As a Christian, I never really experienced much anxiety about this. My understanding of Jewish chosenness was always that Jews had this special history *because* they would bring forth this messianic ministry (this is more or less Paul's take). So, Jews are "special" because of Jesus, Jesus was not special for being Jewish. This racial concept is antithetical to Christian theology as I understand it.
I read Pascal's Pensées just this year and he talks about the relationship between Judaism and Christianity extensively. His basic take is that post-Temple Judaism exists to provide independent verification of the messianic prophecies (a nice little irony that resembles God's sense of humor in scripture). But he also divides both Jews and Christians into those "of the flesh" (sinful) and "of the spirit" (redeemed). So, it ends up as kind of a wash. This is all to say that the racial or national aspect of choseness is dropped within one generation, and, where it is encountered later, is generally condemned as a form of idolatry of the flesh. The whole religion is founded upon the rejection of a national Messiah in favor of a universal one.

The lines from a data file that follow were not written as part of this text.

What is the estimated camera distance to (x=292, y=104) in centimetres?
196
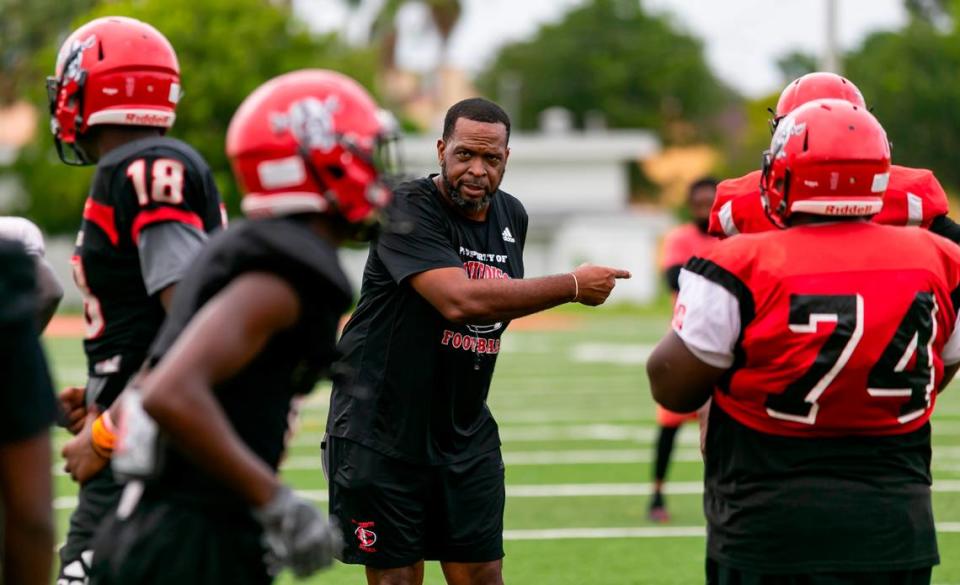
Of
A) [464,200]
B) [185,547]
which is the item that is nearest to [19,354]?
[185,547]

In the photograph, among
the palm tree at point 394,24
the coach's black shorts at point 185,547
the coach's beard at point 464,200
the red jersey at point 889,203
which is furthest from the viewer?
the palm tree at point 394,24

Your analysis on the inherent genocidal urge of the Hebrew Scriptures seems to be rooted in a lot of the early hypotheses of the 19th century "higher criticism" school which has been widely challenged/discredited, even where some limited insights have been confirmed. There is the alternative possibility that the Scriptures, despite all the limits of its human authors, are coherently divinely inspired and that they are fulfilled in Jesus Christ, Who, rather than accidentally revolutionary Essene rabbic, might have been Who He said He was. For a thorough analysis of this from a historical-critical scholar--an expert on Second Temple Judaism--you should try out Pitre's recent "Jesus and Divine Christology."
The Book of Revelation clearly isn't just a reiteration of this-worldly messianic revenge fantasies: the protagonist of the apocalyptic text is the "Lamb who was slain" (see esp. the canticle in Chapter 12). The temptation that Christians are warned against is taking up the way of the "Beast" (Chapter 13), which is a thinly-veiled reference to the Roman Empire. Would that the Church had been more attentive in the days of Constantine!
The Messiah triumphed by non-violent love, and all who triumph with Him must "live exactly as he lived" (as in the other Johannine literature). The eschatological "upside-down kingdom" laid out in Revelation (and all of the Scriptures) is the core of what has given the Bible it's unshakeable, transformative, world-historical power. Generation after generation are intrigued and challenged by this Good News, and then convicted by some strange power that it's worth not killing for (like all the "gods of inevitable recurrence"), but dying for as Jesus did. Worth considering at least!